### Text segment
- Opening Delimiter -

The trick the parasite pulls off is the ability to survive, and indeed thrive, within a cell that for all intents and purposes appears to be overtly inhospitable. Once within the cell, the parasite also establishes multiple membrane barriers (the inner parasite membrane and the outer parasitophorous vacuole membrane (PVM)) between itself and the host cell cytoplasm, therefore rendering intraerythrocytic survival even more problematic.
The parasite overcomes these biological obstacles by means of a simple barcode. This signal, reported by two independent groups in 2004, is termed the Plasmodium Export Element or PEXEL. At its core, the PEXEL is a substrate for an export-licensing enzyme with the parasite endoplasmic reticulum known as Plasmepsin V or PMV. The PEXEL is found at the N-terminus of a protein following a predicted hydrophobic region (predominantly the signal sequence). Its cleavage by PMV results in the now-matured protein being exported beyond the parasitophorous vacuole and into the host cell cytoplasm. These exported proteins dramatically modify the environment of the host erythrocyte to create a niche suitable for parasite survival.

- Closing Delimiter -

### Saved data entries

- Opening Delimiter -

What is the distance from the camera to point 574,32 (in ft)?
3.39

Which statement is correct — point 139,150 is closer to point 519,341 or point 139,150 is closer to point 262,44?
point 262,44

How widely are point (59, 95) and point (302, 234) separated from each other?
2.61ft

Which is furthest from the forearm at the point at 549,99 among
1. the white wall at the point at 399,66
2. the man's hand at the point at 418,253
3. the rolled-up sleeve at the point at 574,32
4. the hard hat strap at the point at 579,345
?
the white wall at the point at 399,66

- Closing Delimiter -
- Opening Delimiter -

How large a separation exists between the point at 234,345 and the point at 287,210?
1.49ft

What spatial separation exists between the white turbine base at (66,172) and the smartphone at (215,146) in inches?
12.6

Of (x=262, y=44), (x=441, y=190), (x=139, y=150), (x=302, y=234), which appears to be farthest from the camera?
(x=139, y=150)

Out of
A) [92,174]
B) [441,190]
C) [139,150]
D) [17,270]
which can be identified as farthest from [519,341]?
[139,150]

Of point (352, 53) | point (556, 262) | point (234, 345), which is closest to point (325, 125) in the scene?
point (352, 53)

- Closing Delimiter -

### What is expected
Copy the Plasmodium text again, starting with "The parasite overcomes" and going on through "for parasite survival.", and change "barcode" to "tag".

### Solution to the exercise
The parasite overcomes these biological obstacles by means of a simple tag. This signal, reported by two independent groups in 2004, is termed the Plasmodium Export Element or PEXEL. At its core, the PEXEL is a substrate for an export-licensing enzyme with the parasite endoplasmic reticulum known as Plasmepsin V or PMV. The PEXEL is found at the N-terminus of a protein following a predicted hydrophobic region (predominantly the signal sequence). Its cleavage by PMV results in the now-matured protein being exported beyond the parasitophorous vacuole and into the host cell cytoplasm. These exported proteins dramatically modify the environment of the host erythrocyte to create a niche suitable for parasite survival.